Banjir Bandang di Bolaang Mongondow Selatan, Sulut: 29 Rumah Hanyut dan 64 Rusak (23660)
Banjir bandangdi Bolaang Mongondow Selatan. Foto: BNPB
Selain itu, alat berat juga dikerahkan untuk menyingkirkan puing longsor dan material banjir bandang.
Beberapa pemangku kepentingan, seperti BPBD, Dinas Sosial, Dinas Pekerjaan Umum, relawan BPBD, Tim SAR, Tagana, Dinas Kesehatan, dan PMI setempat telah mengerahkan seluruh komponen untuk mempercepat penanganan tanggap darurat bencana di Kabupaten Bolang Mongondow Selatan.
Banjir Bandang di Bolaang Mongondow Selatan, Sulut: 29 Rumah Hanyut dan 64 Rusak (23661)

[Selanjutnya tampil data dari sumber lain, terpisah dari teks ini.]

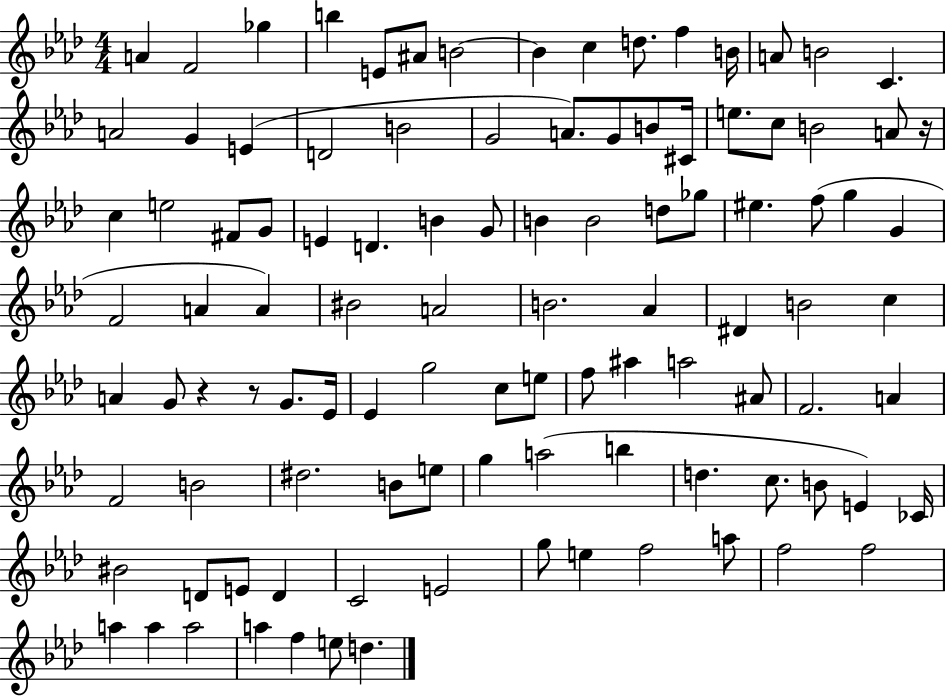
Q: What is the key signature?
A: AES major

Banjir bandangdi Bolaang Mongondow Selatan. Foto: BNPB

BMKG Memprediksi Masih Terjadi Potensi Hujan Lebat di Bolaang Mongondow Selatan

Kondisi mutakhir yang dilaporkan dari lokasi pada Sabtu (1/8), pukul 16.00 WITA, hujan dengan intensitas tinggi masih terjadi, belum ada laporan korban jiwa hingga saat ini.
ADVERTISEMENT
Menurut prakiraan cuaca BMKG, hujan lebat disertai petir masih berpotensi terjadi di Sulawesi Utara dan Gorontalo hingga Minggu (2/8).
Banjir Bandang di Bolaang Mongondow Selatan, Sulut: 29 Rumah Hanyut dan 64 Rusak (23662)
Banjir bandangdi Bolaang Mongondow Selatan. Foto: BNPB
Wilayah lain yang juga berpotensi terjadi hujan lebat disertai petir menurut BMKG adalah Sumatera Utara, Sumatera Barat, Riau, Jambi, Kalimantan Utara, Maluku Utara, Papua Barat, dan Papua.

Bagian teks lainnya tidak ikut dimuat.